The station's first program to be produced in high definition was Repórter Mirante, still during experimental broadcasts in 2010. The other programs and news only started to be produced and shown in this format on December 16, 2013.

On March 8, 2021, in partnership with the Government of the State of Maranhão, the broadcaster aired TV Educação, through subchannel 10.2, to broadcast teleclasses to students in the state education network who were unable to go to school due to the coronavirus pandemic. In June, the vacant spaces in the teleclass programming began to have Canal Futura programming relayed.

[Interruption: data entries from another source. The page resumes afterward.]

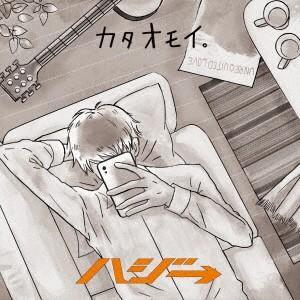 【CD】ハジ→(ハジ−)/発売日:2018/10/03/UPCH-80501//ハジ→/<収録内容>...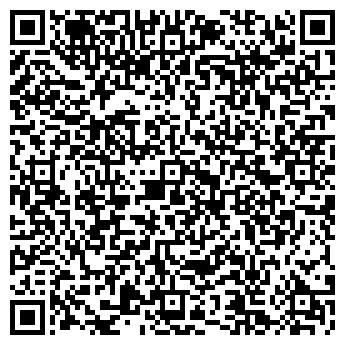 QR-код с контактной информацией организации РАМИТЭЛЬ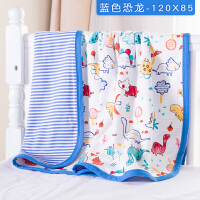 宝宝被子盖巾双层纯棉小毛毯包被婴儿童推车被午睡幼儿园春秋被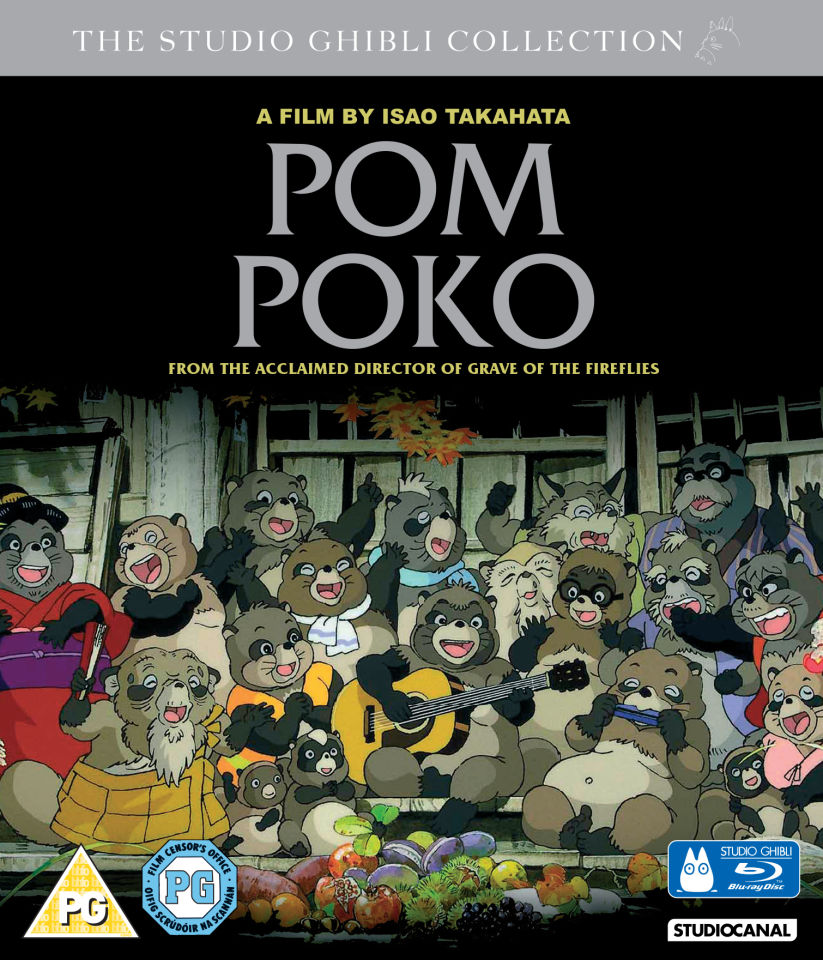 Pom Poko (Includes DVD)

===Analog-to-digital conversion===
Based on the federal decree on the transition of Brazilian TV stations from analog to digital signals, TV Mirante, as well as other stations in São Luís and the metropolitan region, ceased broadcasting on channel 10 VHF on March 28, 2018, following the official ANATEL roadmap. The station ended analog transmissions at 11:59 pm, after broadcasting the semi-final of the Campeonato Carioca between Flamengo and Botafogo, along with extra coverage of the semi-final of the Campeonato Paulista between Corinthians and São Paulo, which extended to a penalty shootout which ended minutes before the switch-off, when the broadcaster then inserted the MCTIC and ANATEL slide about the switch-off.